__WHAT YOU HAVE TO DO__:
Update all the records by replacing every "chip basket" with "basket of chips", keeping everything else unchanged. Leave the pictures out of your answer.
::::::::
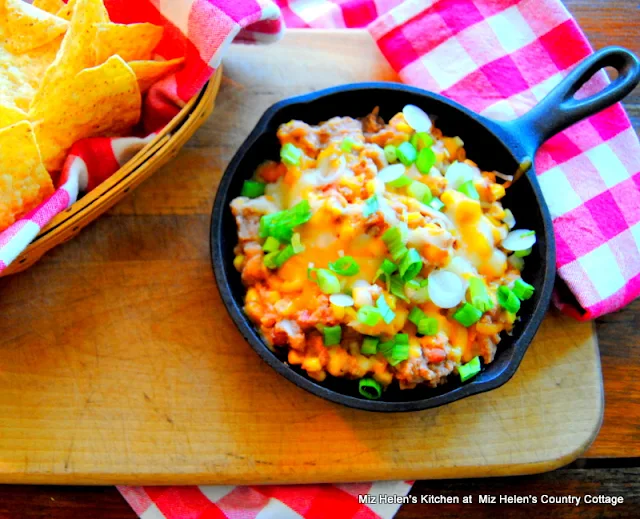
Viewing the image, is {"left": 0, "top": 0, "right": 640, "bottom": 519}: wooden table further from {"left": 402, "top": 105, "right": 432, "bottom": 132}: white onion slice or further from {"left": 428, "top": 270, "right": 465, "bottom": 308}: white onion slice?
{"left": 402, "top": 105, "right": 432, "bottom": 132}: white onion slice

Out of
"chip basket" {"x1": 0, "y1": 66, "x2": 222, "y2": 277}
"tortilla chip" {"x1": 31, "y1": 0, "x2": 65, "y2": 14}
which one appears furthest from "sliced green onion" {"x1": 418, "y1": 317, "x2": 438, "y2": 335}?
"tortilla chip" {"x1": 31, "y1": 0, "x2": 65, "y2": 14}

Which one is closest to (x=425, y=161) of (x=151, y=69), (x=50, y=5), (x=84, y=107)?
(x=151, y=69)

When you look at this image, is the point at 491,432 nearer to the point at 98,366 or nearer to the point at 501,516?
the point at 501,516

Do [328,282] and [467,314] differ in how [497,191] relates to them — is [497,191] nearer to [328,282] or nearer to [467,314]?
[467,314]

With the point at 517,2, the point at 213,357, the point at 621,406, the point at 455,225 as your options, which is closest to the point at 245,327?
the point at 213,357

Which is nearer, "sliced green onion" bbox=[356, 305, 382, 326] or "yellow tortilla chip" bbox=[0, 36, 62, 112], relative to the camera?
"sliced green onion" bbox=[356, 305, 382, 326]

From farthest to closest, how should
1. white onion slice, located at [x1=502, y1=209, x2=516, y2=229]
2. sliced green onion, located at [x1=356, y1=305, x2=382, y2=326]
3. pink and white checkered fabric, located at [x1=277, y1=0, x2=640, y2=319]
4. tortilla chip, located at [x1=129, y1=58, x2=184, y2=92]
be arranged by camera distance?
pink and white checkered fabric, located at [x1=277, y1=0, x2=640, y2=319]
white onion slice, located at [x1=502, y1=209, x2=516, y2=229]
tortilla chip, located at [x1=129, y1=58, x2=184, y2=92]
sliced green onion, located at [x1=356, y1=305, x2=382, y2=326]

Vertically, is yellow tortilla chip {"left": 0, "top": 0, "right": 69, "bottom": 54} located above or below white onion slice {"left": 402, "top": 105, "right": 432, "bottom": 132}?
above
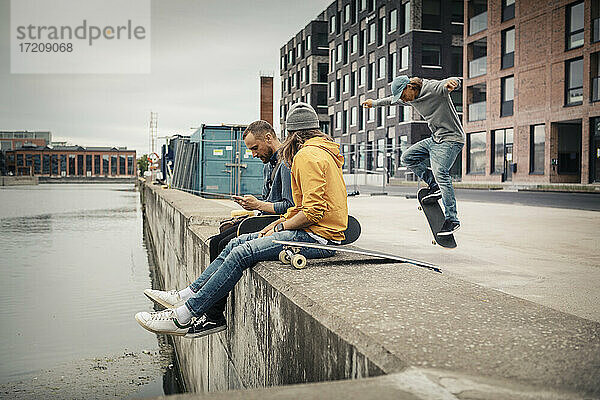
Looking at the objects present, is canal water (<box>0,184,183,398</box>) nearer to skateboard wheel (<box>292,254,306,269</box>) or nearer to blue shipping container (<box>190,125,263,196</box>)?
blue shipping container (<box>190,125,263,196</box>)

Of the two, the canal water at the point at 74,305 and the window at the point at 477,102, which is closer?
the canal water at the point at 74,305

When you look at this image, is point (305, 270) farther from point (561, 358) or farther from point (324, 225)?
point (561, 358)

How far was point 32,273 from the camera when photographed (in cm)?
1385

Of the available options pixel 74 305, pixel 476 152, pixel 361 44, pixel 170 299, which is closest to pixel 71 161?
pixel 361 44

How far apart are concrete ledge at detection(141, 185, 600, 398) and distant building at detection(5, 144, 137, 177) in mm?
176274

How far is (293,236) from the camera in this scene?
373 cm

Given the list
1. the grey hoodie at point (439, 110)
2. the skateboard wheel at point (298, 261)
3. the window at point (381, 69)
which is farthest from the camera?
the window at point (381, 69)

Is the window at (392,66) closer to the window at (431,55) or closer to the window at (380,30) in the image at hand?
the window at (380,30)

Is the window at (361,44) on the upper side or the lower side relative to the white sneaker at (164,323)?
upper

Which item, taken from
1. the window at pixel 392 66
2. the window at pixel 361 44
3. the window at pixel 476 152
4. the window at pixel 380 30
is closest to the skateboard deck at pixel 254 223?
the window at pixel 476 152

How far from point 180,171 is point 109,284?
1663 cm

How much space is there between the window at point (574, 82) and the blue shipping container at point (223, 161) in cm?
1577

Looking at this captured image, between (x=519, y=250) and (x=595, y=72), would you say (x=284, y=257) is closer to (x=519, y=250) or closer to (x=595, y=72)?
(x=519, y=250)

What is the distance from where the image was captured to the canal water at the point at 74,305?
7659mm
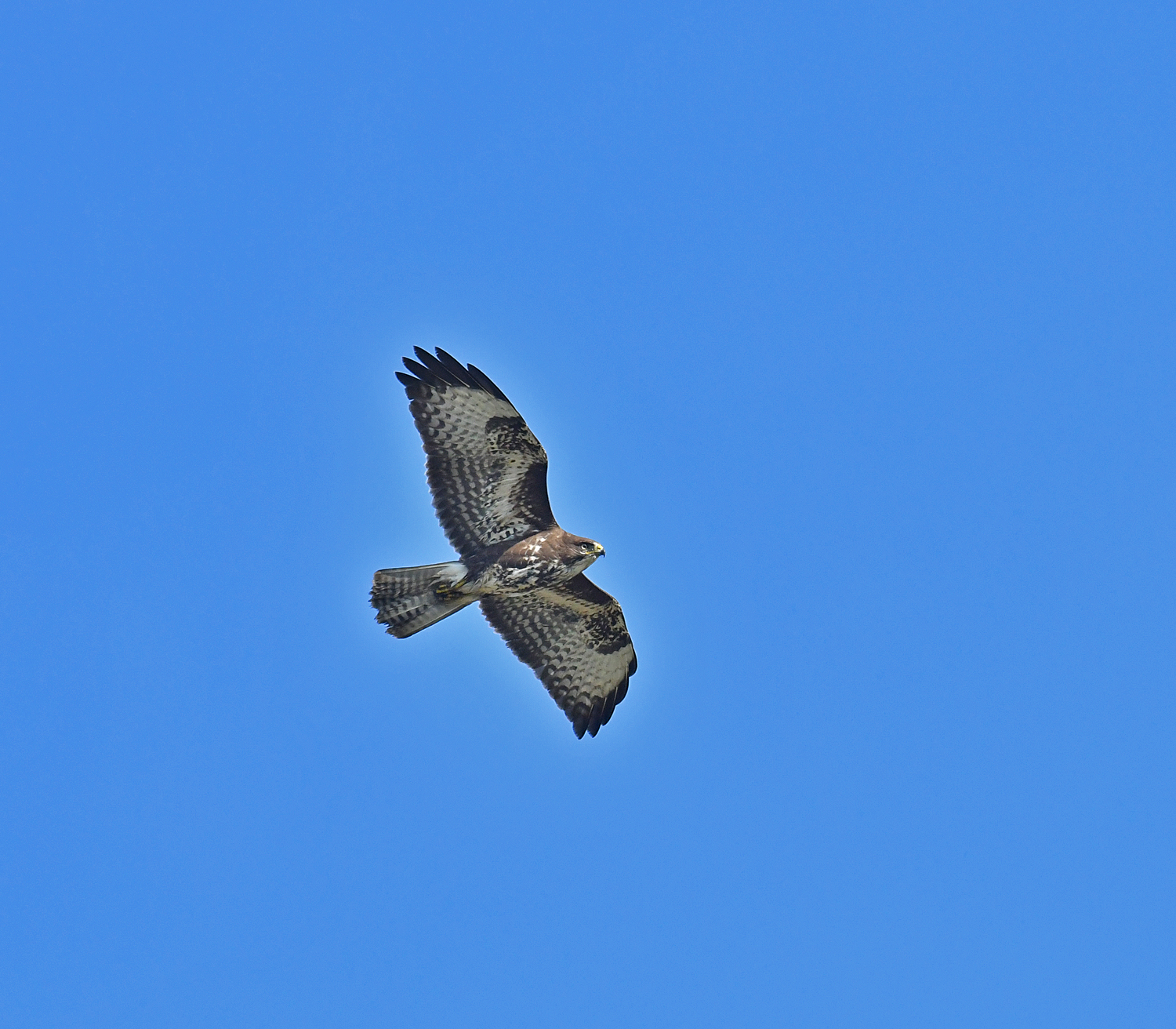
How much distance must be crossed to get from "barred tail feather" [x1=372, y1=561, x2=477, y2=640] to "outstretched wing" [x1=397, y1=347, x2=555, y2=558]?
35 centimetres

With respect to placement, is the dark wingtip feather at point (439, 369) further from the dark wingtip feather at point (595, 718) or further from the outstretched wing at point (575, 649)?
the dark wingtip feather at point (595, 718)

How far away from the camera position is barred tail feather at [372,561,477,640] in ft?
53.1

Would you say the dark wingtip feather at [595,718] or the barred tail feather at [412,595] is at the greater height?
the dark wingtip feather at [595,718]

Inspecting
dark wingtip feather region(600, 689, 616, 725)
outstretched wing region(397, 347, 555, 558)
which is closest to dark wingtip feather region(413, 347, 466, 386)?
outstretched wing region(397, 347, 555, 558)

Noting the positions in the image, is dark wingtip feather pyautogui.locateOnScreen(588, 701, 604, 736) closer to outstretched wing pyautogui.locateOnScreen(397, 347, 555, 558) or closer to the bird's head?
the bird's head

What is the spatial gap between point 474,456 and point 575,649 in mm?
2598

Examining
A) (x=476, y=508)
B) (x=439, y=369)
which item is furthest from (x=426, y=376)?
(x=476, y=508)

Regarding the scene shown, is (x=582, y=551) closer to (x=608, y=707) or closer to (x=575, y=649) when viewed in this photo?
(x=575, y=649)

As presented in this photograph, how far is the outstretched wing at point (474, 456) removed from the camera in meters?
16.1

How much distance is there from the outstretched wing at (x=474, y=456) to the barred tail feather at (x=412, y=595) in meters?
0.35

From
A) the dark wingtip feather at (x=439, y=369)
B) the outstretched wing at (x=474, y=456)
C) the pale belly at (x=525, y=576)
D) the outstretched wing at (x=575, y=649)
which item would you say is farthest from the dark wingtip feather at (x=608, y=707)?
the dark wingtip feather at (x=439, y=369)

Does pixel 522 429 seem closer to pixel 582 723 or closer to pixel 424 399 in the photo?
pixel 424 399

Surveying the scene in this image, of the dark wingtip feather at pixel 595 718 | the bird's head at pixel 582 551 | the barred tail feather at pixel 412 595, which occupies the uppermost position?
the bird's head at pixel 582 551

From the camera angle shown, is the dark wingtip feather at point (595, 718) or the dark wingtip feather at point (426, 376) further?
the dark wingtip feather at point (595, 718)
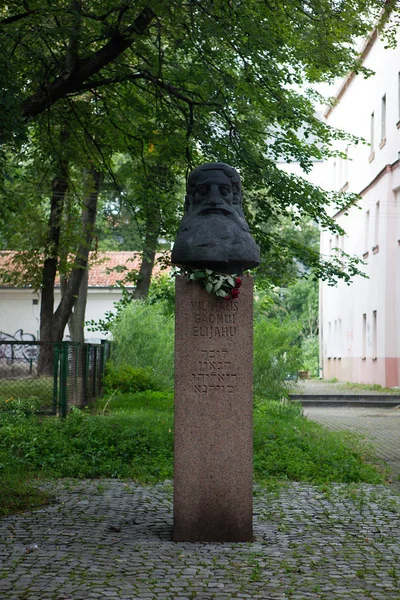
::::::::
__TASK OUTPUT__:
Viewing the image, is {"left": 0, "top": 0, "right": 640, "bottom": 519}: wooden table further from {"left": 402, "top": 105, "right": 432, "bottom": 132}: white onion slice or further from {"left": 428, "top": 270, "right": 465, "bottom": 308}: white onion slice?
{"left": 402, "top": 105, "right": 432, "bottom": 132}: white onion slice

Out of
"basket of chips" {"x1": 0, "y1": 66, "x2": 222, "y2": 277}
"tortilla chip" {"x1": 31, "y1": 0, "x2": 65, "y2": 14}
which one appears furthest from "sliced green onion" {"x1": 418, "y1": 317, "x2": 438, "y2": 335}?
"tortilla chip" {"x1": 31, "y1": 0, "x2": 65, "y2": 14}

Which one is closest to (x=425, y=161) of (x=151, y=69), (x=50, y=5), (x=84, y=107)?
(x=151, y=69)

When you look at this image, is the point at 491,432 nearer to the point at 98,366 or nearer to the point at 501,516?
the point at 501,516

Do [328,282] and [467,314] differ in how [497,191] relates to them — is [497,191] nearer to [328,282] or nearer to [467,314]?
[467,314]

With the point at 517,2, the point at 213,357, the point at 621,406, the point at 455,225 as your options, which is closest to the point at 245,327?
the point at 213,357

Which is nearer, "sliced green onion" bbox=[356, 305, 382, 326] or "yellow tortilla chip" bbox=[0, 36, 62, 112], relative to the camera?
"sliced green onion" bbox=[356, 305, 382, 326]

From farthest to closest, how should
1. white onion slice, located at [x1=502, y1=209, x2=516, y2=229]
2. sliced green onion, located at [x1=356, y1=305, x2=382, y2=326]
3. pink and white checkered fabric, located at [x1=277, y1=0, x2=640, y2=319]
4. tortilla chip, located at [x1=129, y1=58, x2=184, y2=92]
be arranged by camera distance?
pink and white checkered fabric, located at [x1=277, y1=0, x2=640, y2=319]
white onion slice, located at [x1=502, y1=209, x2=516, y2=229]
tortilla chip, located at [x1=129, y1=58, x2=184, y2=92]
sliced green onion, located at [x1=356, y1=305, x2=382, y2=326]

Vertically, is yellow tortilla chip {"left": 0, "top": 0, "right": 69, "bottom": 54} located above or below white onion slice {"left": 402, "top": 105, "right": 432, "bottom": 132}?
above
Looking at the objects present, is canal water (<box>0,184,183,398</box>) nearer to skateboard wheel (<box>292,254,306,269</box>) or nearer to blue shipping container (<box>190,125,263,196</box>)?
blue shipping container (<box>190,125,263,196</box>)

Of the two, the canal water at the point at 74,305 and the window at the point at 477,102, which is closer?
the canal water at the point at 74,305

When you look at this image, is point (305, 270) farther from point (561, 358) or farther from point (324, 225)?
point (561, 358)

How far was point 32,273 from the camera when photographed (in cm)?
1385

Of the available options pixel 74 305, pixel 476 152, pixel 361 44, pixel 170 299, which is closest to pixel 71 161?
pixel 361 44

How far apart are concrete ledge at detection(141, 185, 600, 398) and distant building at detection(5, 144, 137, 177) in mm?
176274

How far is (293,236) from the camera in this scene?
373 cm

Given the list
1. the grey hoodie at point (439, 110)
2. the skateboard wheel at point (298, 261)
3. the window at point (381, 69)
which is farthest from the camera?
the window at point (381, 69)

Is the window at (392,66) closer to the window at (431,55) or closer to the window at (380,30) in the image at hand?
the window at (380,30)

Is the window at (361,44) on the upper side or the lower side relative to the white sneaker at (164,323)?
upper

Which item, taken from
1. the window at pixel 392 66
2. the window at pixel 361 44
3. the window at pixel 476 152
4. the window at pixel 380 30
is closest to the skateboard deck at pixel 254 223?
the window at pixel 476 152

How far from point 180,171 is point 109,284?
1663 cm

How much space is there between the window at point (574, 82) and the blue shipping container at point (223, 161) in cm?
1577

Looking at this captured image, between (x=519, y=250) and (x=595, y=72), would you say (x=284, y=257) is closer to (x=519, y=250) or closer to (x=595, y=72)?
(x=519, y=250)

What is the distance from where the image was captured to the canal water at the point at 74,305?
7659mm
How much distance must be crossed to get from "barred tail feather" [x1=372, y1=561, x2=477, y2=640] to "outstretched wing" [x1=397, y1=347, x2=555, y2=558]?
35 centimetres

With respect to placement, is the dark wingtip feather at point (439, 369) further from the dark wingtip feather at point (595, 718) or further from the outstretched wing at point (575, 649)?
the dark wingtip feather at point (595, 718)

How far away from the camera position is barred tail feather at [372,561,477,640] in ft?
53.1

Would you say the dark wingtip feather at [595,718] or the barred tail feather at [412,595] is at the greater height?
the dark wingtip feather at [595,718]

Inspecting
dark wingtip feather region(600, 689, 616, 725)
outstretched wing region(397, 347, 555, 558)
which is closest to dark wingtip feather region(413, 347, 466, 386)?
outstretched wing region(397, 347, 555, 558)

Noting the positions in the image, is dark wingtip feather pyautogui.locateOnScreen(588, 701, 604, 736) closer to outstretched wing pyautogui.locateOnScreen(397, 347, 555, 558) or closer to the bird's head?
the bird's head

What is the spatial gap between point 474,456 and point 575,649 in mm?
2598

Examining
A) (x=476, y=508)
B) (x=439, y=369)
which item is furthest from (x=426, y=376)?
(x=476, y=508)

Regarding the scene shown, is (x=582, y=551) closer to (x=608, y=707) or closer to (x=575, y=649) when viewed in this photo?
(x=575, y=649)

As presented in this photograph, how far is the outstretched wing at point (474, 456) removed from the camera in meters?
16.1

How much distance is there from the outstretched wing at (x=474, y=456) to the barred tail feather at (x=412, y=595) in meters?
0.35

From
A) the dark wingtip feather at (x=439, y=369)
B) the outstretched wing at (x=474, y=456)
C) the pale belly at (x=525, y=576)
D) the outstretched wing at (x=575, y=649)
which item would you say is farthest from the dark wingtip feather at (x=608, y=707)?
the dark wingtip feather at (x=439, y=369)

Does pixel 522 429 seem closer to pixel 582 723 or closer to pixel 424 399 in the photo?
pixel 424 399

Surveying the scene in this image, of the dark wingtip feather at pixel 595 718 | the bird's head at pixel 582 551 | the barred tail feather at pixel 412 595, which occupies the uppermost position?
the bird's head at pixel 582 551

From the camera angle shown, is the dark wingtip feather at point (595, 718) or the dark wingtip feather at point (426, 376) further?
the dark wingtip feather at point (595, 718)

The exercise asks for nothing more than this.